Masterpieces From The Louvre: The Collection Of Louis La Caze is an opportunity for London to view 16 of the great 17th and 18th century paintings left to the Louvre in Paris by the philanthropist Louis La Caze. The exhibition also provides an insight into the history of taste and collecting, since La Caz was an almost exact contemporary of the 4th Marquess of Hertford, who acquired the great majority of the paintings in the Wallace Collection. It reveals that the choices they made when building their collections could not have been more different. This show juxtaposes their selections, offering a unique chance to compare and contrast, and also to view paintings by Chardin, who is not represented in the resident collection at all. Highlights include one of the masterpieces of 17th century Spanish painting, Ribera's 'Le Pied-Bot (The Boy with the Club Foot)', and Velazquez's 'Infanta Maria Teresa', both making their first visit to Britain, which can be seen alongside other works by Velazquez, Murillo and Alonso Cano; and 18th century French paintings such as Watteau's 'Jupiter and Antiope', Chardin's 'Le Benedicitie, and two of Fragonard's figures de fantasie, 'L'inspiration' and 'l'Etude', together with works by Pater, Lancret, Rigaud, Nattier and Boucher. Wallace Collection, Manchester Square, London, until 18th May.

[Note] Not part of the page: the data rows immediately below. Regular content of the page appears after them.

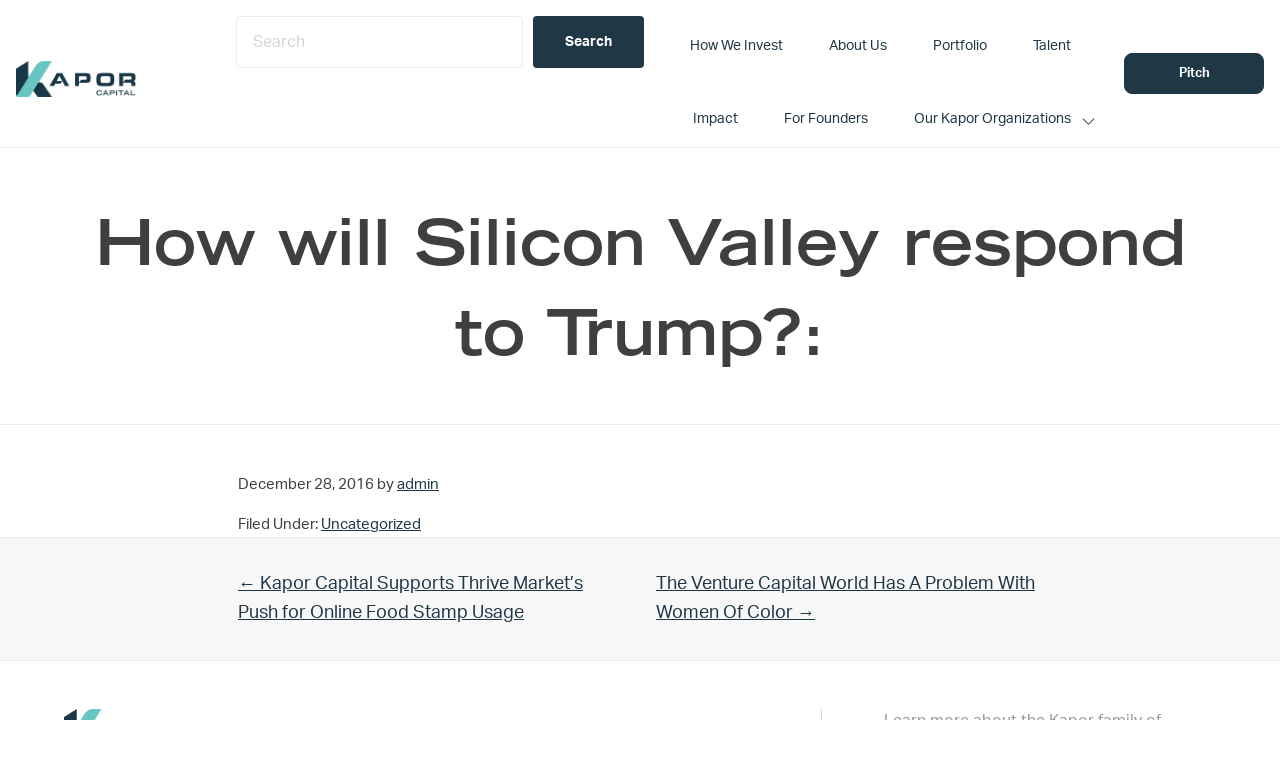

--- FILE ---
content_type: application/javascript
request_url: https://prism.app-us1.com/?a=610914196&u=https%3A%2F%2Fwww.kaporcapital.com%2Ftweet_813913327395074048%2F
body_size: 122
content:
window.visitorGlobalObject=window.visitorGlobalObject||window.prismGlobalObject;window.visitorGlobalObject.setVisitorId('5ed31f21-b9ef-4e15-aeea-05e9770ea33a', '610914196');window.visitorGlobalObject.setWhitelistedServices('tracking', '610914196');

Pompeo Batoni 1708 - 1787 provides an opportunity to rediscover the work of the artist who, in his day, was the most celebrated painter in Rome. For nearly half a century, Batoni recorded international travellers' visits to Italy on the Grand Tour, in portraits that remain among the most memorable artistic accomplishments of the period. Equally gifted as a history painter, his religious and mythological works were acquired by patrons and collectors in Britain and Europe. This exhibition, which marks the tercentenary of Batoni's birth, is the first comprehensive presentation of his paintings in forty years. It provides an appreciation of the artistic achievement of 'Italy's Last Old Master,' through 62 of the finest examples available in the public and private collections. Batoni's status as Rome's most sought after painter of both portraits and history paintings, is demonstrated by works never previously publicly exhibited, as well as newly discovered and recently restored works. Highlights include portraits of 'Colonel the Hon William Gordon', 'Sir Gregory Page-Turner, 3rd Bt', 'Sir Humphry Morice', 'Sarah, Lady Fetherstonhaugh', 'Sir Matthew Fetherstonhaugh', 'Sir Watkin Williams-Wynn, 4th Bt, Thomas Apperley, and Captain Edward Hamilton'; the religious paintings 'The Ecstasy of St Catherine' and 'Bernardo Tolomei Attending a Victim of the Black Death'; and the mythological works 'The Death of Meleager' and 'Truth and Mercy'. National Gallery until 18th May.